The data supported a strong economic recovery as spending circled back to services from goods following a successful vaccination programme.

Wholesale price inflation accelerated to 6.6% – the biggest gain since November 2010, separate data showed.

The Federal Reserve is widely expected to acknowledge the first conversations among its policymakers about when and how fast to pare back the massive bond-buying program launched in 2020 when it concludes a policy meeting later in the day.

Yet most investors expect that the Fed will continue its stimulus in the near future.

The Fed has said they’re going to be reactionary to the data, and they’ve said they want to see extended inflationary conditions before they make any commitment to tapering or hikes, said Bart Wakabayashi, Tokyo branch manager at State Street Bank.
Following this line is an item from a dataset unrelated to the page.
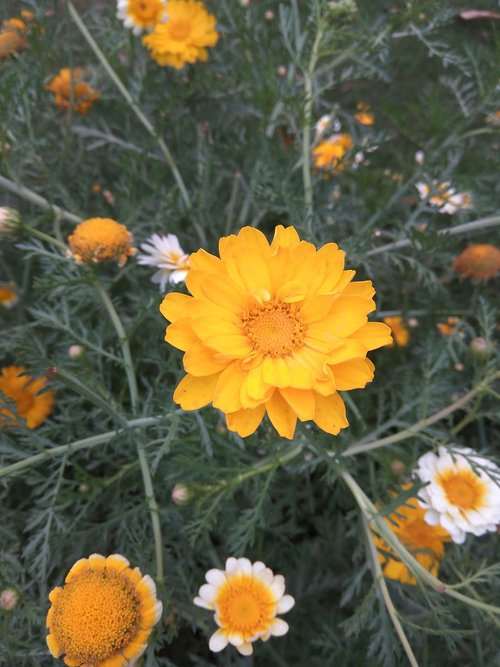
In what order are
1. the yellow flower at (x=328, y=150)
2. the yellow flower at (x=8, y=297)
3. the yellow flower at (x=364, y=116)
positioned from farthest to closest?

Wakabayashi said the dollar should rally if the Fed drops any hint that tapering will be brought forward or rate hikes are going to be looked at sooner, but added, I think they’ll stick to the same tagline, and it will probably end up being a non-event.

According to some market players, the dollar could rise by default as other major currencies appear to be losing momentum.

We have to note that the U.S. dollar is strengthening now even as U.S. debt yield has dropped below 1.5%, said Makoto Noji, chief FX strategist at SMBC Nikko Securities. Today’s currency market suggests there is strong potential pressure to lift the dollar, should there be some sort of surprises from the Fed.